— START —
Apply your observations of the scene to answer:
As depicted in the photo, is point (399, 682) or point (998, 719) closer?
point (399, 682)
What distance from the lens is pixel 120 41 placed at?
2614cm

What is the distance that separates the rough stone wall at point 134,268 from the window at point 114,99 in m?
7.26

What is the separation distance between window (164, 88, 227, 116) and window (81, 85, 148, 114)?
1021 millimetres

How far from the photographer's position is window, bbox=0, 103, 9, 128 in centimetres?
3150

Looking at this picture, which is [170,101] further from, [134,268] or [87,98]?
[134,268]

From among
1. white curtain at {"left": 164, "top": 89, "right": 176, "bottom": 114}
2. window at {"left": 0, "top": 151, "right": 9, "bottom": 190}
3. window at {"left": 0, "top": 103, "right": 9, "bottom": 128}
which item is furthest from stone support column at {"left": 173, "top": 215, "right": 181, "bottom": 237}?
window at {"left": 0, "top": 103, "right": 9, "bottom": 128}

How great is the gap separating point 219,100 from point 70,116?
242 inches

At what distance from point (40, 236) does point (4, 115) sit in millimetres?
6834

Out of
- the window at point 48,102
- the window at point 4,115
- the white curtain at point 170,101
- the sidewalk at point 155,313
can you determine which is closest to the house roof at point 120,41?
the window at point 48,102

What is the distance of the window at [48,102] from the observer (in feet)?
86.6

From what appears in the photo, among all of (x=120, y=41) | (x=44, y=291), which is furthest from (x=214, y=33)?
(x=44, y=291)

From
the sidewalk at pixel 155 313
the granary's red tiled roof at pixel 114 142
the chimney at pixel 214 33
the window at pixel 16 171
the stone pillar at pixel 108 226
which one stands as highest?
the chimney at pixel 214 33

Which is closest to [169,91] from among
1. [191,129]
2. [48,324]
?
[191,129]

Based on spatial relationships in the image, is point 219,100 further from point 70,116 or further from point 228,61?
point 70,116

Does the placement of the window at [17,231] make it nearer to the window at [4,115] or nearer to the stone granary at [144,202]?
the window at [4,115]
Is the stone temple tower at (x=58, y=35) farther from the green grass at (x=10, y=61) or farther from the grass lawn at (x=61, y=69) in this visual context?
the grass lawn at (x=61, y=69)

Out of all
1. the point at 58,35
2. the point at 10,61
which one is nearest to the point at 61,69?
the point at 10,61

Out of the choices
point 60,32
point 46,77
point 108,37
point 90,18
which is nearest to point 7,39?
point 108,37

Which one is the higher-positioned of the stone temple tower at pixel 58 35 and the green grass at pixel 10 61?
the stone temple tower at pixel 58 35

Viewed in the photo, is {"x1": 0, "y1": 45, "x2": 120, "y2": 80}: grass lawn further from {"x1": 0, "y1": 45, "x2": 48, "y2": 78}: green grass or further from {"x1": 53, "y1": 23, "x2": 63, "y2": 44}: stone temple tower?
— END —
• What the task requires: Make an exact copy of every line from the one with "Is the stone" to the end of the data, with the first and last of those lines included.

• Task answer:
Is the stone temple tower at (x=58, y=35) farther from the green grass at (x=10, y=61) or farther from the grass lawn at (x=61, y=69) in this visual context?
the grass lawn at (x=61, y=69)

Out of all
1. the point at 58,35
2. the point at 10,61
which one is nearest to the point at 61,69?
the point at 10,61

Out of the choices
point 60,32
point 46,77
point 108,37
point 90,18
which is nearest to point 7,39?
point 108,37

Which one is the higher-positioned of the stone temple tower at pixel 58 35 and the green grass at pixel 10 61?
the stone temple tower at pixel 58 35

Viewed in the photo, is {"x1": 0, "y1": 45, "x2": 120, "y2": 80}: grass lawn further from {"x1": 0, "y1": 45, "x2": 48, "y2": 78}: green grass or further from {"x1": 53, "y1": 23, "x2": 63, "y2": 44}: stone temple tower?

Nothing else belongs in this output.